Tools¶
Overview¶
Tools are the Achilles heel of AI systems. Poorly designed tools- vague descriptions, unclear usage conditions, unpredictable failures-create massive cognitive friction and lead to unreliable behavior, especially in agentic workflows.
This section provides a complete engineering framework for tool design, not just "better descriptions."
You'll learn the:
- Three-Part Tool Definition Standard (Trigger Logic, Negative Constraints, Return Contract),
- Risk Classification (Read-Only, State-Change, Computational), and systematic approaches to testing, composition, and error handling.
Mastering tools transforms them from a source of confusion into a source of reliability.
What You'll Learn¶
Tool Literacy: Designing Tools
The complete framework for engineering tools models can actually use reliably:
- Three-Part Tool Definition Standard
- Trigger Logic (when to use this tool)
- Negative Constraints (what NOT to do)
-
Return Contract (success states + failure modes with recovery actions)
-
Tool Classification System
- Class A: Read-Only (low risk, use freely)
- Class B: State-Change (high risk, requires confirmation)
-
Class C: Computational (when reliability requires it)
-
Decision Trees - When to use reasoning vs. tools
- Standard Library Pattern - Why fewer tools win
- Testing Framework - Validating tool comprehension
- Common Antipatterns - Mistakes to avoid
Tool Templates
Ready-to-use templates implementing the three-part standard for common tool patterns.
Programmatic Tool Calling
How to move from model-driven tool invocation to code-controlled orchestration for production-grade reliability:
- Why Programmatic Calling Wins - Three reliability advantages over model-driven invocation
- The Context Window Problem - Why model deliberation tokens contaminate the evidential stream
- Four Orchestration Patterns
- Sequential calling (dependent steps)
- Conditional calling (logic-gated routing)
- Parallel calling (independent data gathering)
- Error handling and fallback chains
- Architectural Classification Enforcement - Moving Class A/B/C from persuasive to structural
- Multi-Agent Considerations - Preventing cascading evidential contamination
- Common Antipatterns - Mistakes that cause drift and production failures
Why Tools Are Critical¶
Tools multiply cognitive friction when poorly designed:
- Vague descriptions → Models guess wrong
- No trigger logic → Models use tools at wrong times
- Missing failure modes → Models hallucinate error recovery
- Tool overload → Decision paralysis
- Unclear risk classification → State-change accidents
The cost: Wasted context, unreliable behavior, agent confusion, production failures.
Well-engineered tools eliminate guessing by explicitly defining:
- When to use them (and when not to)
- What NOT to do (common mistakes, safety constraints)

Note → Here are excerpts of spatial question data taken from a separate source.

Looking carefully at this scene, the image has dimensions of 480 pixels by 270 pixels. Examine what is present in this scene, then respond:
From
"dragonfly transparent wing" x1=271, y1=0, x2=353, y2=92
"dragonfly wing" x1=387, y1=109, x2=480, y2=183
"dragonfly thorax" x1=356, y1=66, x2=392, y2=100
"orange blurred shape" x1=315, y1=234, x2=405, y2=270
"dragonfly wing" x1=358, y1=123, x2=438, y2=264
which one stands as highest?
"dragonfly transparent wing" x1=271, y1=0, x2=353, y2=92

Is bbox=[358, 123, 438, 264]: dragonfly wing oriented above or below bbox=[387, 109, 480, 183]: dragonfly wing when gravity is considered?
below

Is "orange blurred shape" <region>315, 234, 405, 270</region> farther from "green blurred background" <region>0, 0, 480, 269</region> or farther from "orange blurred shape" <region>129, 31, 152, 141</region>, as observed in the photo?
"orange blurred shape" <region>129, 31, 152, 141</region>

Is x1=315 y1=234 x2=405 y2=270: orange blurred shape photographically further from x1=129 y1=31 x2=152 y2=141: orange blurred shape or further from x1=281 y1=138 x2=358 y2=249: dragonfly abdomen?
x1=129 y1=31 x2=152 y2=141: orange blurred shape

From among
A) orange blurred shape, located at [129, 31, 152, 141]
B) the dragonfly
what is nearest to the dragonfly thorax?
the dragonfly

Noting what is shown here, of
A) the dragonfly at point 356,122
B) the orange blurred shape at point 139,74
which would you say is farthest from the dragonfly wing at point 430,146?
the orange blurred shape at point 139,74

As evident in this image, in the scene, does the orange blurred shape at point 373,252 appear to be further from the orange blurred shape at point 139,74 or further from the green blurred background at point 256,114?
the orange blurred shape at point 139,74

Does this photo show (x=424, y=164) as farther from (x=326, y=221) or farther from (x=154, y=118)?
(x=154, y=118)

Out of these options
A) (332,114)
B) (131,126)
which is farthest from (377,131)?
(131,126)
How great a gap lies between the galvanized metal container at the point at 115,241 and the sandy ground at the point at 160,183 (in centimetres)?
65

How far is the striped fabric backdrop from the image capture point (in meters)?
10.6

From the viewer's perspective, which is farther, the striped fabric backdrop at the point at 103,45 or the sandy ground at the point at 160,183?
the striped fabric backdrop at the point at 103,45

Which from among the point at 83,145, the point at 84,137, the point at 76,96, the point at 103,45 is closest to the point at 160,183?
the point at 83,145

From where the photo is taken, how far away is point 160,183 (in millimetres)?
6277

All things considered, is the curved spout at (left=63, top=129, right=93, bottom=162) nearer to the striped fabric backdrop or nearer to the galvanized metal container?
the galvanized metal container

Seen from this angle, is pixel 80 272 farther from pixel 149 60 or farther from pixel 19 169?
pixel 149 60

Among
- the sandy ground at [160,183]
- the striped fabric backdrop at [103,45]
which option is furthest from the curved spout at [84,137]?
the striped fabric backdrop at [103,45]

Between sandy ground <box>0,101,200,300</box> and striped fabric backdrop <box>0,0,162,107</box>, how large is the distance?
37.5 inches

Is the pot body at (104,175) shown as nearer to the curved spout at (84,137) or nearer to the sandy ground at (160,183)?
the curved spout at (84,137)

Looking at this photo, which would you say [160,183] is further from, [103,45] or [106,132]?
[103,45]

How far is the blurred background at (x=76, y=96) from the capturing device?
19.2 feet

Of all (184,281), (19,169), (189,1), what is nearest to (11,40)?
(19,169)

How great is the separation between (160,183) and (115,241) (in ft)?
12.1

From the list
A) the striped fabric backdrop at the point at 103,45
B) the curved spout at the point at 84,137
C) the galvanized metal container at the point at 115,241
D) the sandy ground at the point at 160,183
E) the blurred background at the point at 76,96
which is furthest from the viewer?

- What to expect (success + every failure mode + recovery actions)
The Three-Part Tool Definition Standard¶
Every tool should define:
1. Trigger Logic (When to Use This)¶
Explicit scenarios for when the model should (and shouldn't) use this tool.
Example:
use_when:
- User asks about a specific person's information
- Need to verify user exists before action
dont_use_when:
- Asking about multiple users (use search_users)
- General questions (explain from knowledge)
### 2. Negative Constraints (What NOT to Do)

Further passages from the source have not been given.